> Text to read
The Company’s Common Stock is currently registered under Section
12(g) of the Securities Exchange Act of 1934, as amended (the “Exchange Act”). As a result, the Company is subject to the
periodic reporting and other requirements of the Exchange Act. The reverse stock split will not affect the registration of the Company’s
Common Stock under the Exchange Act.
Authorized Shares
The reverse stock split will not change the number of authorized shares
of the Company’s Common Stock under the Company’s articles of incorporation. Because the number of issued and outstanding
shares of Common Stock will decrease, the number of shares of Common Stock remaining available for issuance will increase. Under
our articles of incorporation, as amended by the Certificate of Amendment filed with the Nevada Secretary of State effective
on December 4, 2023, our Board has authorized the issuance of up to 1,000,000,000 shares, which includes up to 925,000,000 shares of Common
Stock authorized, 75,000,000 preferred shares authorized and of that 75,000,000 preferred shares 5,000,000 shares have been designated
as Series A Preferred Stock, each with a par value of $0.001 per share. Each share of the Company’s Series A Preferred Stock has
voting rights equal to 1,000 votes of each share of the Company’s Common Stock. The Company does not currently have any plans,
proposal or arrangement to issue any of its authorized but unissued shares of Common Stock. However, it is possible that some of these
additional shares could be used in the future for various purposes without further stockholder approval, except as such approval may be
required in particular cases by our charter documents, applicable law or the rules of any stock exchange or other system on which our
securities may then be listed. These purposes may include: raising capital, providing equity incentives to employees, officers or directors,
establishing strategic relationships with other companies, and expanding the company’s business or product lines through the acquisition
of other businesses or products.

> Source excerpt
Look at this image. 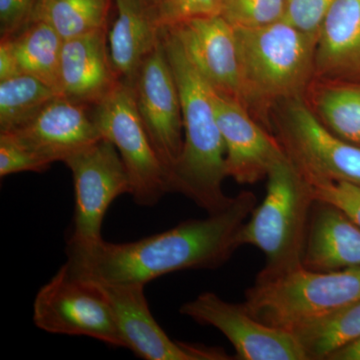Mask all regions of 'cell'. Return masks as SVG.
<instances>
[{"mask_svg":"<svg viewBox=\"0 0 360 360\" xmlns=\"http://www.w3.org/2000/svg\"><path fill=\"white\" fill-rule=\"evenodd\" d=\"M153 1V4H155V6H158V4H160V0H151Z\"/></svg>","mask_w":360,"mask_h":360,"instance_id":"d6a6232c","label":"cell"},{"mask_svg":"<svg viewBox=\"0 0 360 360\" xmlns=\"http://www.w3.org/2000/svg\"><path fill=\"white\" fill-rule=\"evenodd\" d=\"M116 20L108 32V51L117 79L134 86L146 59L162 37L151 0H115Z\"/></svg>","mask_w":360,"mask_h":360,"instance_id":"e0dca14e","label":"cell"},{"mask_svg":"<svg viewBox=\"0 0 360 360\" xmlns=\"http://www.w3.org/2000/svg\"><path fill=\"white\" fill-rule=\"evenodd\" d=\"M257 205L255 194L243 191L221 212L134 243L70 238L65 265L75 276L97 283L143 285L180 270L217 269L239 248V231Z\"/></svg>","mask_w":360,"mask_h":360,"instance_id":"6da1fadb","label":"cell"},{"mask_svg":"<svg viewBox=\"0 0 360 360\" xmlns=\"http://www.w3.org/2000/svg\"><path fill=\"white\" fill-rule=\"evenodd\" d=\"M11 39L20 73L39 78L59 92V65L65 40L58 33L44 21L32 20Z\"/></svg>","mask_w":360,"mask_h":360,"instance_id":"ffe728a7","label":"cell"},{"mask_svg":"<svg viewBox=\"0 0 360 360\" xmlns=\"http://www.w3.org/2000/svg\"><path fill=\"white\" fill-rule=\"evenodd\" d=\"M314 70L323 77H360V0H336L317 34Z\"/></svg>","mask_w":360,"mask_h":360,"instance_id":"d6986e66","label":"cell"},{"mask_svg":"<svg viewBox=\"0 0 360 360\" xmlns=\"http://www.w3.org/2000/svg\"><path fill=\"white\" fill-rule=\"evenodd\" d=\"M236 34L243 105L300 97L314 70L317 37L283 20Z\"/></svg>","mask_w":360,"mask_h":360,"instance_id":"5b68a950","label":"cell"},{"mask_svg":"<svg viewBox=\"0 0 360 360\" xmlns=\"http://www.w3.org/2000/svg\"><path fill=\"white\" fill-rule=\"evenodd\" d=\"M21 75L14 54L11 37H1L0 40V80Z\"/></svg>","mask_w":360,"mask_h":360,"instance_id":"4dcf8cb0","label":"cell"},{"mask_svg":"<svg viewBox=\"0 0 360 360\" xmlns=\"http://www.w3.org/2000/svg\"><path fill=\"white\" fill-rule=\"evenodd\" d=\"M266 193L241 226L239 248L251 245L265 255L264 269L272 276L302 265L310 214L315 202L309 182L288 155L267 174Z\"/></svg>","mask_w":360,"mask_h":360,"instance_id":"277c9868","label":"cell"},{"mask_svg":"<svg viewBox=\"0 0 360 360\" xmlns=\"http://www.w3.org/2000/svg\"><path fill=\"white\" fill-rule=\"evenodd\" d=\"M167 30L174 33L187 58L213 89L241 103L236 28L224 16L196 18Z\"/></svg>","mask_w":360,"mask_h":360,"instance_id":"5bb4252c","label":"cell"},{"mask_svg":"<svg viewBox=\"0 0 360 360\" xmlns=\"http://www.w3.org/2000/svg\"><path fill=\"white\" fill-rule=\"evenodd\" d=\"M328 360H360V338L336 352Z\"/></svg>","mask_w":360,"mask_h":360,"instance_id":"1f68e13d","label":"cell"},{"mask_svg":"<svg viewBox=\"0 0 360 360\" xmlns=\"http://www.w3.org/2000/svg\"><path fill=\"white\" fill-rule=\"evenodd\" d=\"M59 96L58 90L25 73L0 80V132L23 127Z\"/></svg>","mask_w":360,"mask_h":360,"instance_id":"603a6c76","label":"cell"},{"mask_svg":"<svg viewBox=\"0 0 360 360\" xmlns=\"http://www.w3.org/2000/svg\"><path fill=\"white\" fill-rule=\"evenodd\" d=\"M99 284L115 310L125 348L146 360H224L219 348L198 347L170 340L149 309L143 284Z\"/></svg>","mask_w":360,"mask_h":360,"instance_id":"7c38bea8","label":"cell"},{"mask_svg":"<svg viewBox=\"0 0 360 360\" xmlns=\"http://www.w3.org/2000/svg\"><path fill=\"white\" fill-rule=\"evenodd\" d=\"M33 321L49 333L87 336L125 348L115 310L103 288L96 281L75 276L65 264L37 292Z\"/></svg>","mask_w":360,"mask_h":360,"instance_id":"52a82bcc","label":"cell"},{"mask_svg":"<svg viewBox=\"0 0 360 360\" xmlns=\"http://www.w3.org/2000/svg\"><path fill=\"white\" fill-rule=\"evenodd\" d=\"M224 0H160L156 6L162 30L186 21L221 15Z\"/></svg>","mask_w":360,"mask_h":360,"instance_id":"484cf974","label":"cell"},{"mask_svg":"<svg viewBox=\"0 0 360 360\" xmlns=\"http://www.w3.org/2000/svg\"><path fill=\"white\" fill-rule=\"evenodd\" d=\"M214 104L224 137L227 176L241 184L266 177L274 163L286 156L283 146L253 122L236 99L215 90Z\"/></svg>","mask_w":360,"mask_h":360,"instance_id":"9a60e30c","label":"cell"},{"mask_svg":"<svg viewBox=\"0 0 360 360\" xmlns=\"http://www.w3.org/2000/svg\"><path fill=\"white\" fill-rule=\"evenodd\" d=\"M37 0H0V33L11 37L32 20Z\"/></svg>","mask_w":360,"mask_h":360,"instance_id":"f546056e","label":"cell"},{"mask_svg":"<svg viewBox=\"0 0 360 360\" xmlns=\"http://www.w3.org/2000/svg\"><path fill=\"white\" fill-rule=\"evenodd\" d=\"M108 27L65 40L59 65V94L84 105H96L120 80L111 65Z\"/></svg>","mask_w":360,"mask_h":360,"instance_id":"2e32d148","label":"cell"},{"mask_svg":"<svg viewBox=\"0 0 360 360\" xmlns=\"http://www.w3.org/2000/svg\"><path fill=\"white\" fill-rule=\"evenodd\" d=\"M286 0H224L221 15L236 28H255L283 20Z\"/></svg>","mask_w":360,"mask_h":360,"instance_id":"d4e9b609","label":"cell"},{"mask_svg":"<svg viewBox=\"0 0 360 360\" xmlns=\"http://www.w3.org/2000/svg\"><path fill=\"white\" fill-rule=\"evenodd\" d=\"M316 108L331 131L360 146V84L326 87L316 97Z\"/></svg>","mask_w":360,"mask_h":360,"instance_id":"cb8c5ba5","label":"cell"},{"mask_svg":"<svg viewBox=\"0 0 360 360\" xmlns=\"http://www.w3.org/2000/svg\"><path fill=\"white\" fill-rule=\"evenodd\" d=\"M113 0H37L32 20L44 21L63 40L108 28Z\"/></svg>","mask_w":360,"mask_h":360,"instance_id":"44dd1931","label":"cell"},{"mask_svg":"<svg viewBox=\"0 0 360 360\" xmlns=\"http://www.w3.org/2000/svg\"><path fill=\"white\" fill-rule=\"evenodd\" d=\"M315 200L340 208L360 227V184L345 180L309 182Z\"/></svg>","mask_w":360,"mask_h":360,"instance_id":"4316f807","label":"cell"},{"mask_svg":"<svg viewBox=\"0 0 360 360\" xmlns=\"http://www.w3.org/2000/svg\"><path fill=\"white\" fill-rule=\"evenodd\" d=\"M162 39L181 103L184 146L169 176V191L184 194L208 214L221 212L232 198L222 184L226 174L225 146L215 110V89L187 58L167 28Z\"/></svg>","mask_w":360,"mask_h":360,"instance_id":"7a4b0ae2","label":"cell"},{"mask_svg":"<svg viewBox=\"0 0 360 360\" xmlns=\"http://www.w3.org/2000/svg\"><path fill=\"white\" fill-rule=\"evenodd\" d=\"M49 167L11 135L0 132V176L25 172H41Z\"/></svg>","mask_w":360,"mask_h":360,"instance_id":"f1b7e54d","label":"cell"},{"mask_svg":"<svg viewBox=\"0 0 360 360\" xmlns=\"http://www.w3.org/2000/svg\"><path fill=\"white\" fill-rule=\"evenodd\" d=\"M309 359H329L360 338V302L336 310L295 333Z\"/></svg>","mask_w":360,"mask_h":360,"instance_id":"7402d4cb","label":"cell"},{"mask_svg":"<svg viewBox=\"0 0 360 360\" xmlns=\"http://www.w3.org/2000/svg\"><path fill=\"white\" fill-rule=\"evenodd\" d=\"M134 87L139 115L169 177L184 146V123L179 87L162 37L141 65Z\"/></svg>","mask_w":360,"mask_h":360,"instance_id":"8fae6325","label":"cell"},{"mask_svg":"<svg viewBox=\"0 0 360 360\" xmlns=\"http://www.w3.org/2000/svg\"><path fill=\"white\" fill-rule=\"evenodd\" d=\"M283 149L307 182L360 184V146L340 139L300 101L291 99L283 127Z\"/></svg>","mask_w":360,"mask_h":360,"instance_id":"ba28073f","label":"cell"},{"mask_svg":"<svg viewBox=\"0 0 360 360\" xmlns=\"http://www.w3.org/2000/svg\"><path fill=\"white\" fill-rule=\"evenodd\" d=\"M84 104L63 96L46 104L30 122L7 131L45 165L63 161L103 139Z\"/></svg>","mask_w":360,"mask_h":360,"instance_id":"4fadbf2b","label":"cell"},{"mask_svg":"<svg viewBox=\"0 0 360 360\" xmlns=\"http://www.w3.org/2000/svg\"><path fill=\"white\" fill-rule=\"evenodd\" d=\"M357 302L360 267L316 271L300 265L272 276L258 274L243 304L257 321L295 335Z\"/></svg>","mask_w":360,"mask_h":360,"instance_id":"3957f363","label":"cell"},{"mask_svg":"<svg viewBox=\"0 0 360 360\" xmlns=\"http://www.w3.org/2000/svg\"><path fill=\"white\" fill-rule=\"evenodd\" d=\"M202 326L219 329L243 360H309L292 333L262 323L243 304L227 302L213 292H203L180 307Z\"/></svg>","mask_w":360,"mask_h":360,"instance_id":"30bf717a","label":"cell"},{"mask_svg":"<svg viewBox=\"0 0 360 360\" xmlns=\"http://www.w3.org/2000/svg\"><path fill=\"white\" fill-rule=\"evenodd\" d=\"M73 176L75 191V227L70 239H101L104 215L122 194H130V181L117 149L99 139L65 161Z\"/></svg>","mask_w":360,"mask_h":360,"instance_id":"9c48e42d","label":"cell"},{"mask_svg":"<svg viewBox=\"0 0 360 360\" xmlns=\"http://www.w3.org/2000/svg\"><path fill=\"white\" fill-rule=\"evenodd\" d=\"M302 265L316 271L360 267V227L335 205L315 200Z\"/></svg>","mask_w":360,"mask_h":360,"instance_id":"ac0fdd59","label":"cell"},{"mask_svg":"<svg viewBox=\"0 0 360 360\" xmlns=\"http://www.w3.org/2000/svg\"><path fill=\"white\" fill-rule=\"evenodd\" d=\"M336 0H286L283 20L317 37L324 18Z\"/></svg>","mask_w":360,"mask_h":360,"instance_id":"83f0119b","label":"cell"},{"mask_svg":"<svg viewBox=\"0 0 360 360\" xmlns=\"http://www.w3.org/2000/svg\"><path fill=\"white\" fill-rule=\"evenodd\" d=\"M94 108L92 117L103 139L117 149L130 181V195L141 206H153L169 191V177L142 122L134 87L118 82Z\"/></svg>","mask_w":360,"mask_h":360,"instance_id":"8992f818","label":"cell"}]
</instances>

> Short problem
Please return the passage on the reverse stock split and authorized shares in full, word for word.

> Result of this exercise
The Company’s Common Stock is currently registered under Section
12(g) of the Securities Exchange Act of 1934, as amended (the “Exchange Act”). As a result, the Company is subject to the
periodic reporting and other requirements of the Exchange Act. The reverse stock split will not affect the registration of the Company’s
Common Stock under the Exchange Act.
Authorized Shares
The reverse stock split will not change the number of authorized shares
of the Company’s Common Stock under the Company’s articles of incorporation. Because the number of issued and outstanding
shares of Common Stock will decrease, the number of shares of Common Stock remaining available for issuance will increase. Under
our articles of incorporation, as amended by the Certificate of Amendment filed with the Nevada Secretary of State effective
on December 4, 2023, our Board has authorized the issuance of up to 1,000,000,000 shares, which includes up to 925,000,000 shares of Common
Stock authorized, 75,000,000 preferred shares authorized and of that 75,000,000 preferred shares 5,000,000 shares have been designated
as Series A Preferred Stock, each with a par value of $0.001 per share. Each share of the Company’s Series A Preferred Stock has
voting rights equal to 1,000 votes of each share of the Company’s Common Stock. The Company does not currently have any plans,
proposal or arrangement to issue any of its authorized but unissued shares of Common Stock. However, it is possible that some of these
additional shares could be used in the future for various purposes without further stockholder approval, except as such approval may be
required in particular cases by our charter documents, applicable law or the rules of any stock exchange or other system on which our
securities may then be listed. These purposes may include: raising capital, providing equity incentives to employees, officers or directors,
establishing strategic relationships with other companies, and expanding the company’s business or product lines through the acquisition
of other businesses or products.